Editorials

Religious liberty bills discriminate, not liberate

THE EDITORIAL BOARD

Actress Sara Ramirez speaks at a rally for All In for Equality Advocacy Day March 20 at the Capitol in Austin. Event organizers and participants rallied and spoke with legislators about LGBT issues.
Actress Sara Ramirez speaks at a rally for All In for Equality Advocacy Day March 20 at the Capitol in Austin. Event organizers and participants rallied and spoke with legislators about LGBT issues. AP

Religious liberty laws don’t give religious freedom — they take it away.

The Constitution protects religious freedom. It’s a fundamental right that any American can exercise, so these bills don’t do anything but discriminate against a minority group — this time the LGBTQ community.

None of these laws are necessary, and all of them are damaging.

Seventeen “religious liberty” bills have been filed in this year’s legislative session, all discriminating against the LGBTQ community in one way or another.

The most controversial is House Bill 3859.

Along with three similar bills, it would protect faith-based child welfare organizations when they exercise their “sincerely held religious beliefs.”

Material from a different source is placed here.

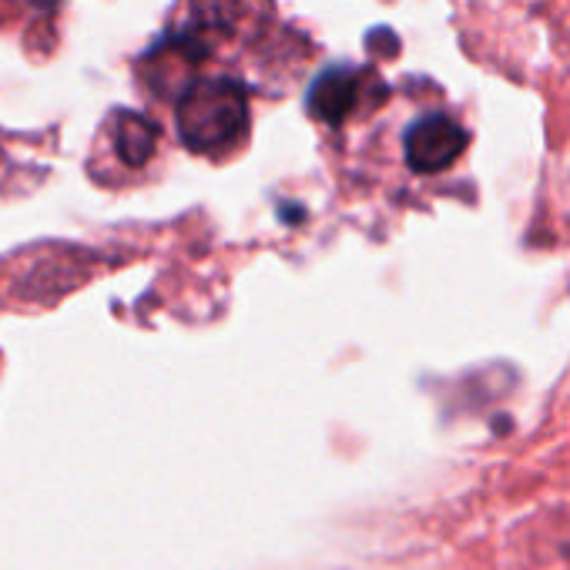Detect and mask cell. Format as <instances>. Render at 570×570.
I'll use <instances>...</instances> for the list:
<instances>
[{"mask_svg":"<svg viewBox=\"0 0 570 570\" xmlns=\"http://www.w3.org/2000/svg\"><path fill=\"white\" fill-rule=\"evenodd\" d=\"M24 4H31L35 11H45V14H51V11H58L61 0H24Z\"/></svg>","mask_w":570,"mask_h":570,"instance_id":"obj_5","label":"cell"},{"mask_svg":"<svg viewBox=\"0 0 570 570\" xmlns=\"http://www.w3.org/2000/svg\"><path fill=\"white\" fill-rule=\"evenodd\" d=\"M158 125L141 111H115L111 118V145L125 168H145L158 151Z\"/></svg>","mask_w":570,"mask_h":570,"instance_id":"obj_4","label":"cell"},{"mask_svg":"<svg viewBox=\"0 0 570 570\" xmlns=\"http://www.w3.org/2000/svg\"><path fill=\"white\" fill-rule=\"evenodd\" d=\"M175 128L188 151L222 155L248 131V91L235 78H198L175 105Z\"/></svg>","mask_w":570,"mask_h":570,"instance_id":"obj_1","label":"cell"},{"mask_svg":"<svg viewBox=\"0 0 570 570\" xmlns=\"http://www.w3.org/2000/svg\"><path fill=\"white\" fill-rule=\"evenodd\" d=\"M360 71L356 68H346V65H333L326 68L313 85H309V95H306V108L316 121L323 125H343L356 101H360Z\"/></svg>","mask_w":570,"mask_h":570,"instance_id":"obj_3","label":"cell"},{"mask_svg":"<svg viewBox=\"0 0 570 570\" xmlns=\"http://www.w3.org/2000/svg\"><path fill=\"white\" fill-rule=\"evenodd\" d=\"M466 151V131L446 115H423L406 128L403 155L416 175L446 171Z\"/></svg>","mask_w":570,"mask_h":570,"instance_id":"obj_2","label":"cell"}]
</instances>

Which means this bill protects these organizations from being sued for not providing abortions or contraceptives, or for denying adoptions or foster care placement that somehow go against their religious beliefs.

Bill author Rep. James Frank, R-Wichita Falls, says HB 3859 isn’t politically charged, but rather is meant to help provide quality homes for children in child welfare services.

Organizations like the Texas Catholic Conference of Bishops are worried about litigation and hesitant to continue in the child welfare system without religious liberty protections.

But “sincerely held religious beliefs” is so vague that it could open up some worrisome doors.

The bill says the “sincerely held religious beliefs” can’t be used to discriminate against race, religion, ethnicity or national origin, but it says nothing about sexual orientation.

The language in the bill would allow child welfare organizations to deny members of the LGBTQ community the ability to adopt, become foster parents or even engage with child welfare services.

The bill does mandate that a “secondary service provider” be ensured if a service is against the original provider’s belief system, and it cannot be used to deny “necessary child welfare services” from another provider, but these are slapdash attempts to make the bill seem less discriminatory.

HB 3859 was left pending in committee.

It would be a shame if faith-based organizations stop working in the welfare system because of possible litigation, but we shouldn’t have to discriminate against a whole community to help kids in need.